With signed integers, you'll run into the same problem with comparing to n+1 at INT_MAX or n-1 at INT_MIN.

barrkel · on June 19, 2012

0 is a really common value for an integer variable in programs. INT_MAX and INT_MIN are not.

It's just my experience. Don't get too wound up about it ;)

raverbashing · on June 19, 2012

"(in particular, people doing things like comparing with n-1 in loop boundary conditions"

There's your problem: that's like saying cars are more dangerous than motorcycles because your finger can get squeezed by the door.

"There's a reason Java, C# etc. default to signed integer"

Legacy? And in Java/C#, and you usually use ints, not so much chars, shorts, etc and casts are probably more picky

I stand by my point, you should only use signed if you know what you're doing and for a specific use only (like math)

barrkel · on June 19, 2012

Signed arithmetic is generally only problematic when you hit the upper or lower bound. The right answer is almost never to use unsigned; instead, it's to use a wider signed type.

It's far too easy to get things wrong when you add unsigned integers into the mix; ever compare a size_t with a ptrdiff_t? Comes up all the time when you're working with resizable buffers, arrays, etc.

And no, Java did not choose signed by default because of legacy. http://www.gotw.ca/publications/c_family_interview.htm:

"Gosling: For me as a language designer, which I don't really count myself as these days, what "simple" really ended up meaning was could I expect J. Random Developer to hold the spec in his head. That definition says that, for instance, Java isn't -- and in fact a lot of these languages end up with a lot of corner cases, things that nobody really understands. Quiz any C developer about unsigned, and pretty soon you discover that almost no C developers actually understand what goes on with unsigned, what unsigned arithmetic is. Things like that made C complex. The language part of Java is, I think, pretty simple. The libraries you have to look up."

Unsigned is useful in a handful of situations: when on a 32-bit machine dealing with >2GB of address space; bit twiddling where you don't want any sign extension interference; and hardware / network / file protocols and formats where things are defined as unsigned quantities. But most of the time, it's more trouble than it's worth.

raverbashing · on June 19, 2012

"The right answer is almost never to use unsigned; instead, it's to use a wider signed type.""

Depends on the case of course, but yes, you'll rarely hit the limits in an int (in a char, all the time)

"It's far too easy to get things wrong when you add unsigned integers"

I disagree, it's very easy to get things wrong when dealing with signed

Why? For example, (x+1) < x is never true on unsigned ints. Now, think x may be a user provided value. See where this is going? Integer overflow exploit

Edit: stupid me, of course x+1 < x can be true on unsigned. But unsigned makes it easier (because you don't need to test for x < 0)

"what unsigned arithmetic is"

This is computing 101, really (well, signed arithmetic as well). Then you have people who don't know what signed or unsigned is developing code. Sure, signed is more natural, but the limits are there, and then you end up with people who don't get why the sum of two positive numbers is a negative one.

### TASKS TO PERFORM
**a)** Copy word for word the part of the signed-versus-unsigned integer thread that begins at the words "I stand by my" and stops after "buffers, arrays, etc.".
**b)** Write the next part of the signed-versus-unsigned integer thread, picking up after its last sentence.

### RECORD EXCERPTS
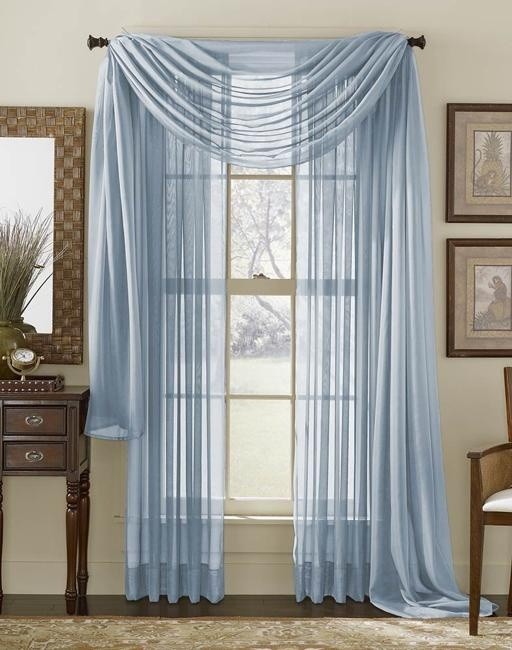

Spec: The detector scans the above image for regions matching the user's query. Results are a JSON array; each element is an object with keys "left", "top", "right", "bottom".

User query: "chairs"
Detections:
[{"left": 465, "top": 367, "right": 511, "bottom": 636}]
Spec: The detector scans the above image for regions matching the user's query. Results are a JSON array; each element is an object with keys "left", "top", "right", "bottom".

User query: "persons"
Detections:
[{"left": 488, "top": 275, "right": 508, "bottom": 301}]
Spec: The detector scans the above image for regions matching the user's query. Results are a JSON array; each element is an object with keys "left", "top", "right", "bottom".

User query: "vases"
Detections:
[
  {"left": 15, "top": 317, "right": 37, "bottom": 332},
  {"left": 1, "top": 320, "right": 28, "bottom": 378}
]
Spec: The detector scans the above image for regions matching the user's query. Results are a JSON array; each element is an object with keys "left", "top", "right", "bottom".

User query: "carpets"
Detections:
[{"left": 0, "top": 615, "right": 511, "bottom": 649}]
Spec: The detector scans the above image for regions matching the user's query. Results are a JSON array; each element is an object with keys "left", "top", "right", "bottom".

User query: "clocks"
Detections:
[{"left": 2, "top": 348, "right": 45, "bottom": 380}]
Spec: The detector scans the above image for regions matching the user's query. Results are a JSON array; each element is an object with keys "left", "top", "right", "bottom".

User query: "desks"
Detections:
[{"left": 1, "top": 386, "right": 92, "bottom": 616}]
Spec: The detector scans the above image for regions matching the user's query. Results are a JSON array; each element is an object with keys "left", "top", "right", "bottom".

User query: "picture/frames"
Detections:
[{"left": 445, "top": 103, "right": 511, "bottom": 358}]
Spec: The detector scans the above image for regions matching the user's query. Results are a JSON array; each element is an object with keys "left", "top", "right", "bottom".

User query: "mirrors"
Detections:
[{"left": 0, "top": 105, "right": 86, "bottom": 365}]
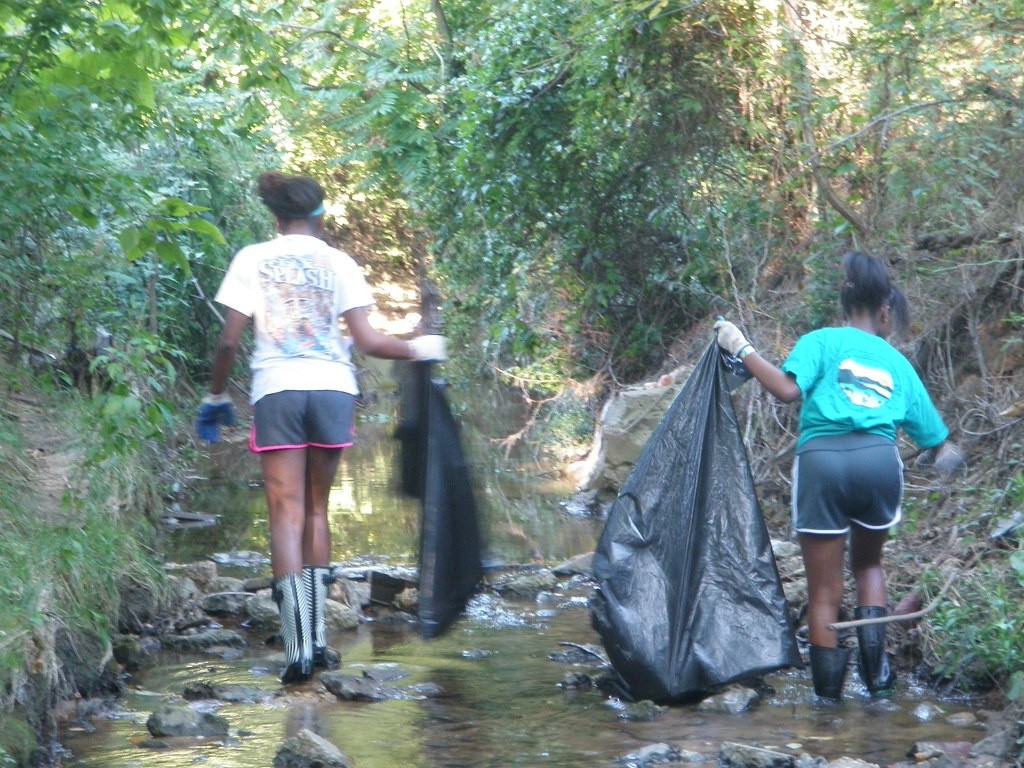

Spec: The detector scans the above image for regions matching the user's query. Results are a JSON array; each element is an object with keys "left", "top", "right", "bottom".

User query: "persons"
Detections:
[
  {"left": 713, "top": 252, "right": 948, "bottom": 703},
  {"left": 192, "top": 172, "right": 449, "bottom": 685}
]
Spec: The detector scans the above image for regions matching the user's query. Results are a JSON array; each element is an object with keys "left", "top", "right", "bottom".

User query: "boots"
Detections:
[
  {"left": 809, "top": 644, "right": 850, "bottom": 698},
  {"left": 302, "top": 566, "right": 340, "bottom": 667},
  {"left": 854, "top": 606, "right": 891, "bottom": 692},
  {"left": 271, "top": 573, "right": 313, "bottom": 684}
]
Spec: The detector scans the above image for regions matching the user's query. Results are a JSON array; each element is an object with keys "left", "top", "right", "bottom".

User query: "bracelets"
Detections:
[
  {"left": 736, "top": 345, "right": 756, "bottom": 361},
  {"left": 406, "top": 340, "right": 415, "bottom": 358},
  {"left": 207, "top": 391, "right": 226, "bottom": 400}
]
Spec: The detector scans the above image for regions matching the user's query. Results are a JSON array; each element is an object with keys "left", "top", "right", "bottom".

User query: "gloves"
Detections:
[
  {"left": 405, "top": 336, "right": 448, "bottom": 364},
  {"left": 195, "top": 392, "right": 235, "bottom": 444},
  {"left": 713, "top": 320, "right": 750, "bottom": 358}
]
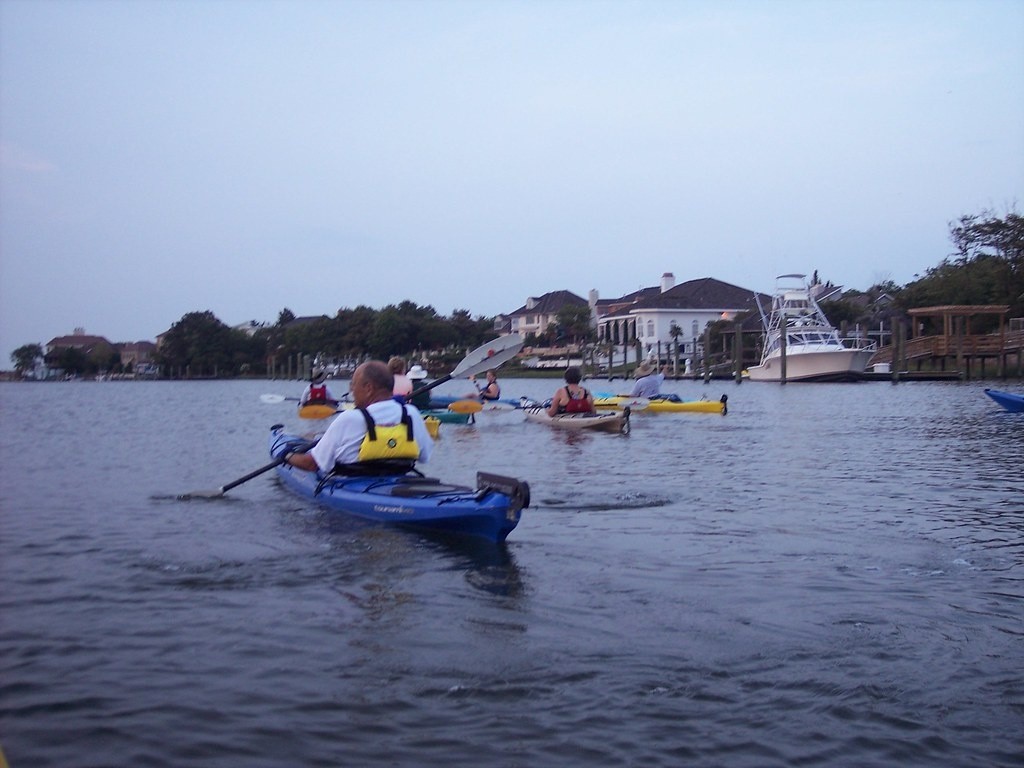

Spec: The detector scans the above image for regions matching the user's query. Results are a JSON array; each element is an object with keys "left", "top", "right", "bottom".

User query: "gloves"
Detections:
[{"left": 281, "top": 446, "right": 294, "bottom": 463}]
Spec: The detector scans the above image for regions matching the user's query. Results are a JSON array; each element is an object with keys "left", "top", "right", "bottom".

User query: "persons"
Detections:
[
  {"left": 294, "top": 358, "right": 706, "bottom": 415},
  {"left": 276, "top": 361, "right": 435, "bottom": 477}
]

### FINAL ANSWERS
**a)**
I stand by my point, you should only use signed if you know what you're doing and for a specific use only (like math)

barrkel · on June 19, 2012

Signed arithmetic is generally only problematic when you hit the upper or lower bound. The right answer is almost never to use unsigned; instead, it's to use a wider signed type.

It's far too easy to get things wrong when you add unsigned integers into the mix; ever compare a size_t with a ptrdiff_t? Comes up all the time when you're working with resizable buffers, arrays, etc.

**b)**
barrkel · on June 19, 2012

As you admit, you just made a mistake in an assertion about unsigned arithmetic. You're not very convincing! ;)

raverbashing · on June 20, 2012

As I said, if I'm not convincing please go ahead and used signed numbers as I get the popcorn ;)

Here's something you can try: resize a picture (a pure bitmap), with antialiasing, in a very slow machine (think 300MHz VIA x86). Difficulty: without libraries.

jbooth · on June 19, 2012

Java actually uses a signed byte type, which was I guess to keep a common theme along with all the other types, but in practice leads to a lot of b & 0xFF, upcasting to int etc when dealing with bytes coming from streams.

Roboprog · on June 19, 2012

There's a certain aspect of "functions have domains, not just ranges" at work here as well -- e.g. - restricting the (math) tan() function to the domain of -90 to 90 degrees (exclusive), unless you really get off on watching it cycle over madness. If you are going to be playing around the edges of something, it behooves you to put some kind of pre-condition in with an assert of similar mechanism.

In fairness, I guess a function like this is a good example of why you should put in preconditions, as well as a good demonstration that "not all the world is a VAX" (nor MS C 7, nor GCC version N) :-)

duaneb · on June 20, 2012

Actually, a colleague recently convinced me to start using signed ints for, e.g., for loops instead of unsigned ints. His reasoning was that if you're overflowing with signed integers, you'll probably overflow with unsigned integers too (we work with very large numbers), but it's easier to notice if you have a negative number rather than silently wrapping around to a still-valid value.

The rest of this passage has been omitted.